#### ACTIVITY:
Leaving out all pictures, transcribe the lines below exactly, from the first through the line containing "Чехол на Nokia 7.1 Plus Соль (4855u-1606)".

#### DATA UNDER STUDY:

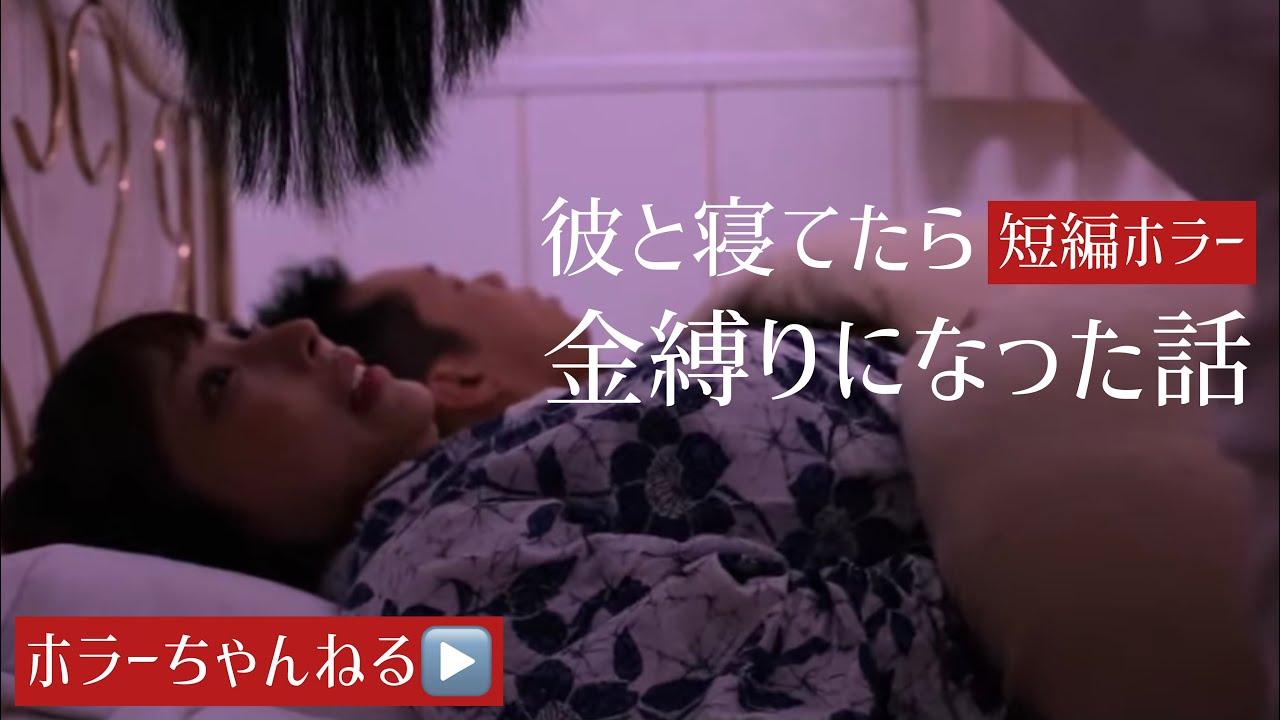彼と寝てたら金縛りにあった話 短編ホラー映画 @ホラーちゃんねる @温泉モデルしずかちゃん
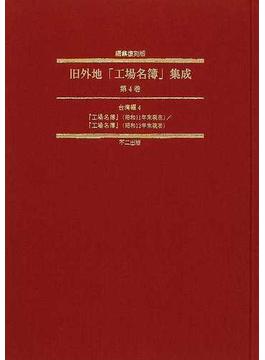 旧外地「工場名簿」集成 編集復刻版 第4巻 台湾編 4 『工場名簿』(昭和11年末現在)/『工場名簿』(昭和12年末現在)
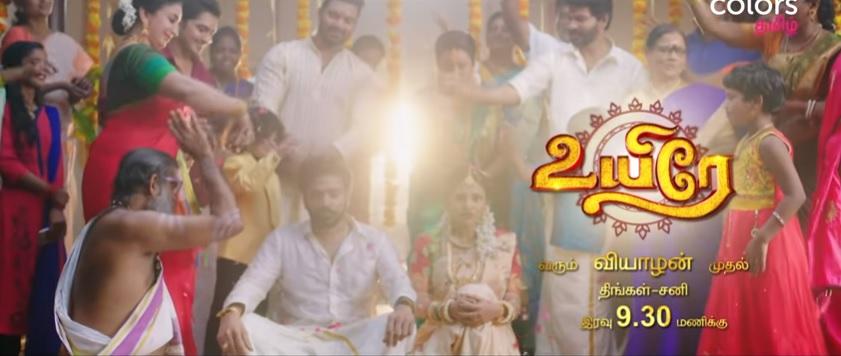 'Uyire' Tamil Serial Wiki, Cast, Time, Start Date | TvSerialinfo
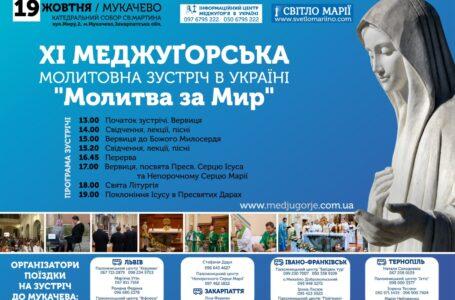 XI Меджугорська молитовна зустріч в Україні «Молитва за Мир»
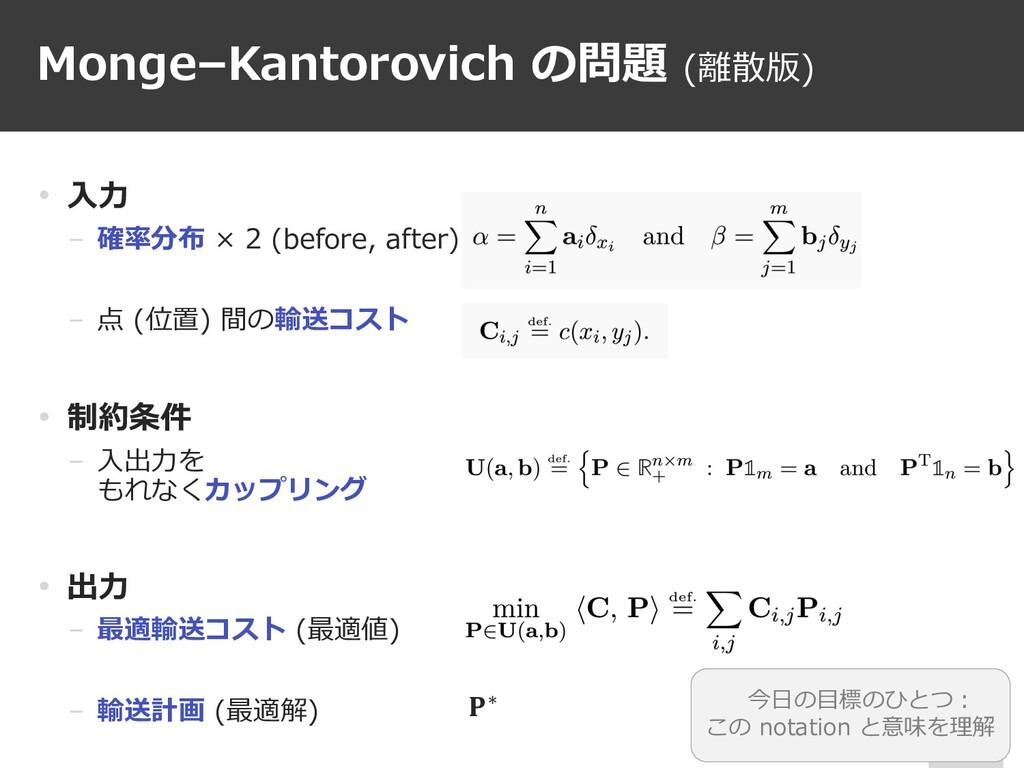 Monge–Kantorovich の問題 (離散版) 65 • ⼊⼒ − 確率分布 × 2 ...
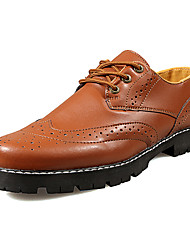 Brogue Leather Shoes for Men Breathable Oxford Business Shoes Wedding Shoes EU 38-43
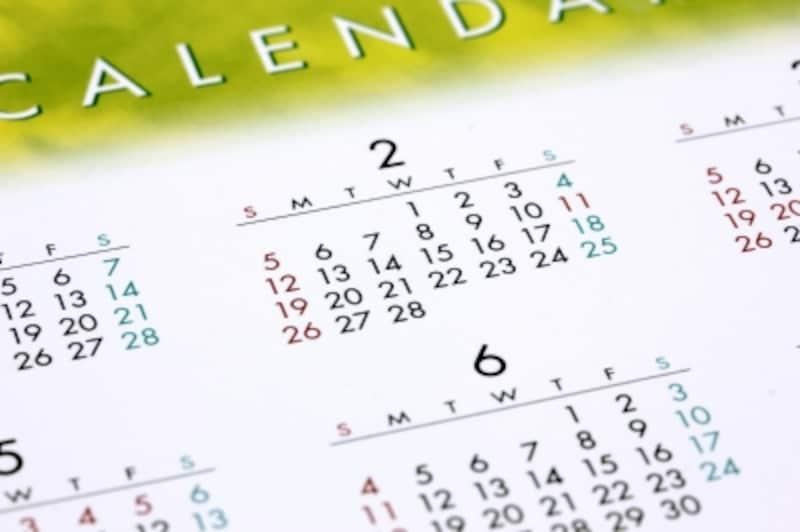 カレンダー,休暇予定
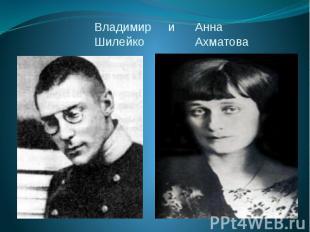 Владимир и Анна Шилейко Ахматова
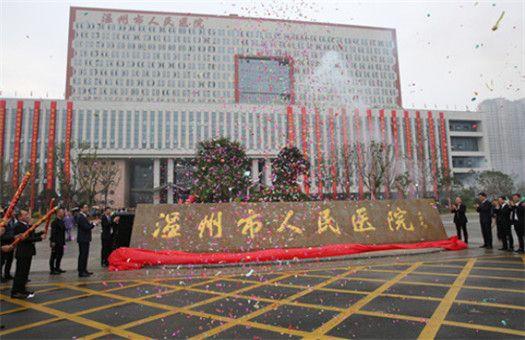 温州市人民医院(妇幼保健院)体检中心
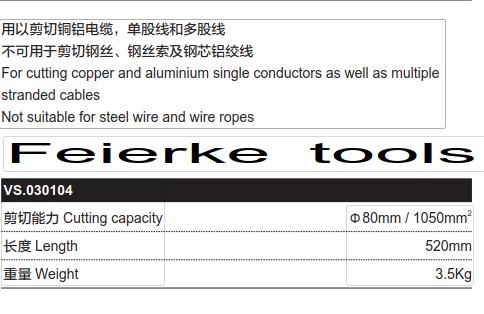 VSJ-80A 棘輪式電纜剪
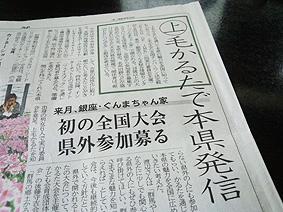 JMK上毛新聞20130120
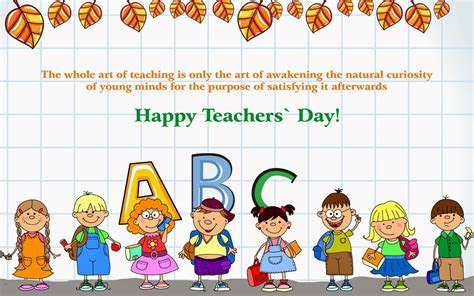 Happy Childrens Day Quotes From Teachers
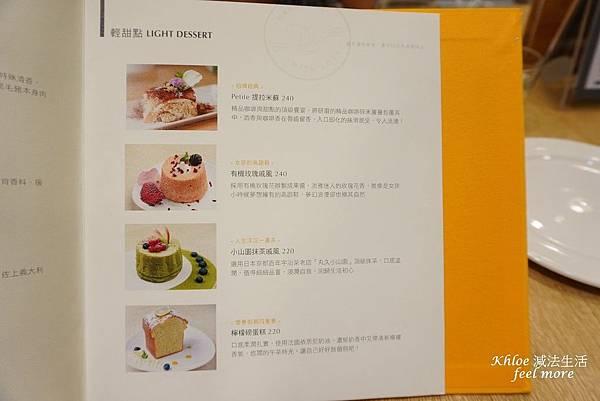 波醍咖啡菜單_003.jpg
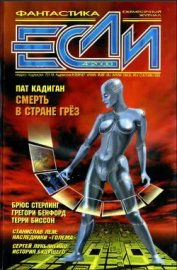 Журнал «Если», 2000 № 04 - Уильямс Шон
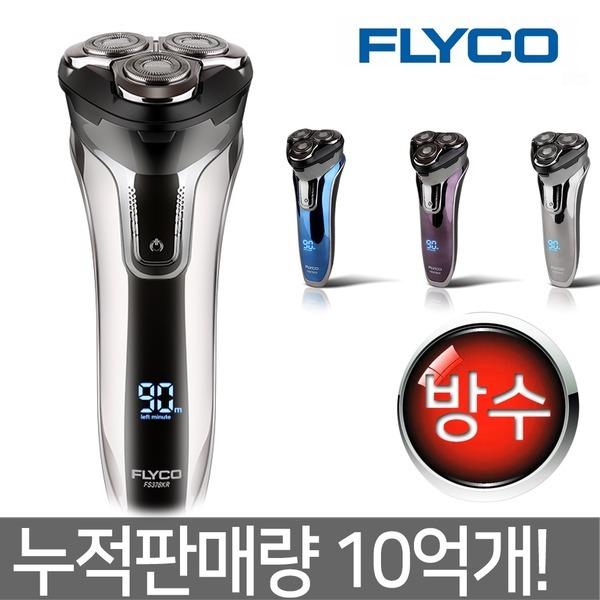 플라이코 FS300KR 시리즈 전기 면도기(FS378KR메탈)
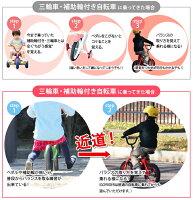 【送料無料】自転車子供用ランニングバイクペダルなし自転車バランスバイクキッズバイク足こぎ自転車乗用玩具キッズ###足こぎ自転車WB-02☆###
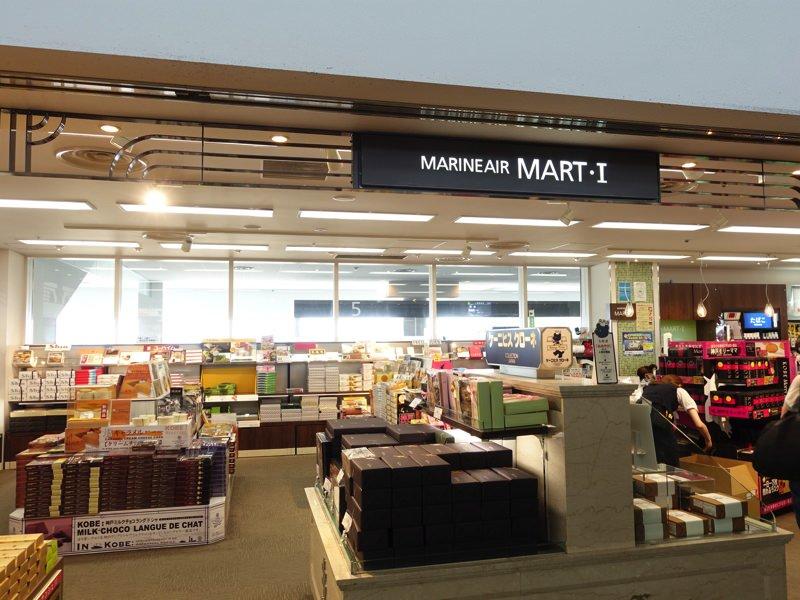 神戸空港 MART1 おみやげ屋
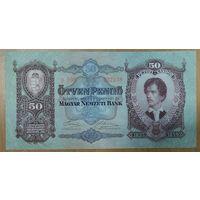 50 пенго 1932 года - Венгрия - aUNC - UNC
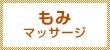 もみマッサージ (2つ玉)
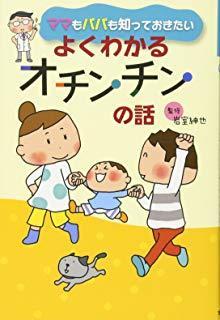 岩室紳也先生の最近の著書…第4回「やまゆり園の集い」に際して_a0103650_00365607.jpg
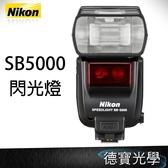 NIKON SB-5000 SB5000 閃光燈 總代理國祥公司貨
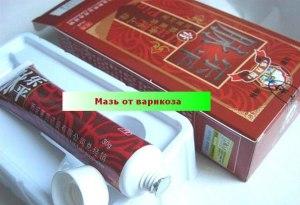 Фармакологические свойства китайской мази от варикоза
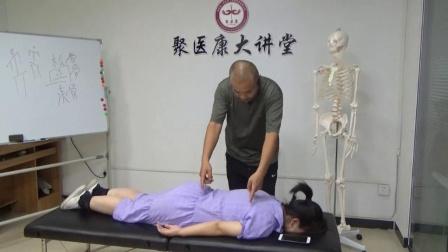 聚医康-富贵包、胸椎复位、驼背、长短腿手法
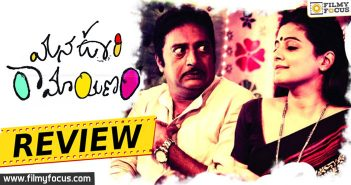 Mana Oori Ramayanam Movie Review, Mana Oori Ramayanam Movie, Mana Oori Ramayanam Telugu Movie Review, Mana Oori Ramayanam Telugu Review, Mana Oori Ramayanam, Mana Oori Ramayanam Review, Prakash Raj, Priyamani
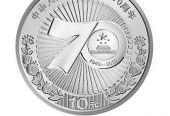 国庆币19日开始第一批次兑换 每人限额20枚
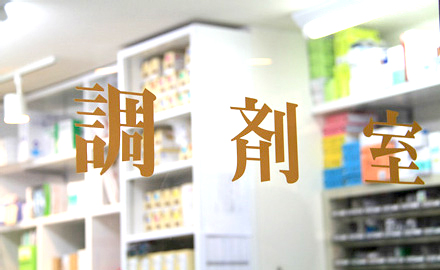 うさぎ薬局 和田店の日々がんばっております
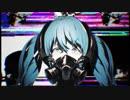 【リバーシブル・キャンペーン】MIXの暴力で歌ってみた【黒髪T】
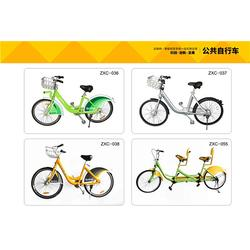 法瑞纳公共自行车 公共自行车管理-公共自行车图片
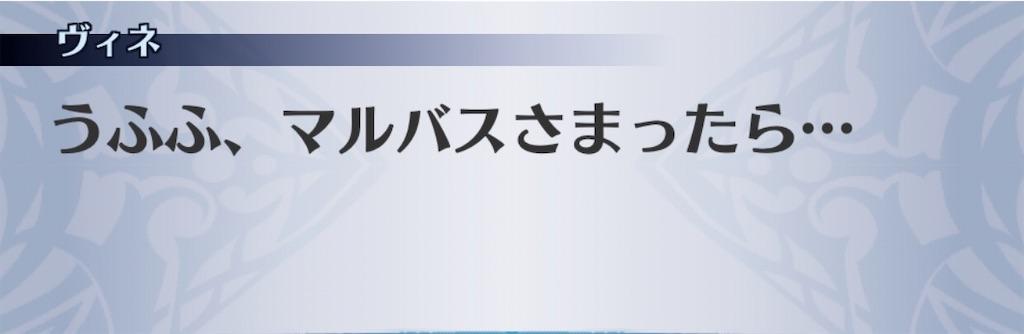 f:id:seisyuu:20200629182407j:plain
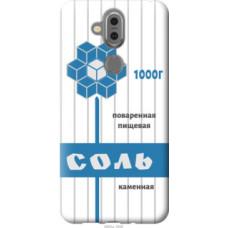 Чехол на Nokia 7.1 Plus Соль (4855u-1606)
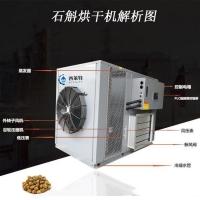 云南石斛熱泵干燥機推薦設備先進技術精湛品質優良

#### WRITTEN SOLUTION:
彼と寝てたら金縛りにあった話 短編ホラー映画 @ホラーちゃんねる @温泉モデルしずかちゃん
 旧外地「工場名簿」集成 編集復刻版 第4巻 台湾編 4 『工場名簿』(昭和11年末現在)/『工場名簿』(昭和12年末現在)
 'Uyire' Tamil Serial Wiki, Cast, Time, Start Date | TvSerialinfo
 XI Меджугорська молитовна зустріч в Україні «Молитва за Мир»
 Monge–Kantorovich の問題 (離散版) 65 • ⼊⼒ − 確率分布 × 2 ...
 Brogue Leather Shoes for Men Breathable Oxford Business Shoes Wedding Shoes EU 38-43
 カレンダー,休暇予定
 Владимир и Анна Шилейко Ахматова
 温州市人民医院(妇幼保健院)体检中心
 VSJ-80A 棘輪式電纜剪
 JMK上毛新聞20130120
 Happy Childrens Day Quotes From Teachers
 波醍咖啡菜單_003.jpg
 Журнал «Если», 2000 № 04 - Уильямс Шон
 플라이코 FS300KR 시리즈 전기 면도기(FS378KR메탈)
 【送料無料】自転車子供用ランニングバイクペダルなし自転車バランスバイクキッズバイク足こぎ自転車乗用玩具キッズ###足こぎ自転車WB-02☆###
 神戸空港 MART1 おみやげ屋
 50 пенго 1932 года - Венгрия - aUNC - UNC
 もみマッサージ (2つ玉)
 岩室紳也先生の最近の著書…第4回「やまゆり園の集い」に際して_a0103650_00365607.jpg
 NIKON SB-5000 SB5000 閃光燈 總代理國祥公司貨
 Фармакологические свойства китайской мази от варикоза
 聚医康-富贵包、胸椎复位、驼背、长短腿手法
 Mana Oori Ramayanam Movie Review, Mana Oori Ramayanam Movie, Mana Oori Ramayanam Telugu Movie Review, Mana Oori Ramayanam Telugu Review, Mana Oori Ramayanam, Mana Oori Ramayanam Review, Prakash Raj, Priyamani
 国庆币19日开始第一批次兑换 每人限额20枚
 うさぎ薬局 和田店の日々がんばっております
 【リバーシブル・キャンペーン】MIXの暴力で歌ってみた【黒髪T】
 法瑞纳公共自行车 公共自行车管理-公共自行车图片
 f:id:seisyuu:20200629182407j:plain
 Чехол на Nokia 7.1 Plus Соль (4855u-1606)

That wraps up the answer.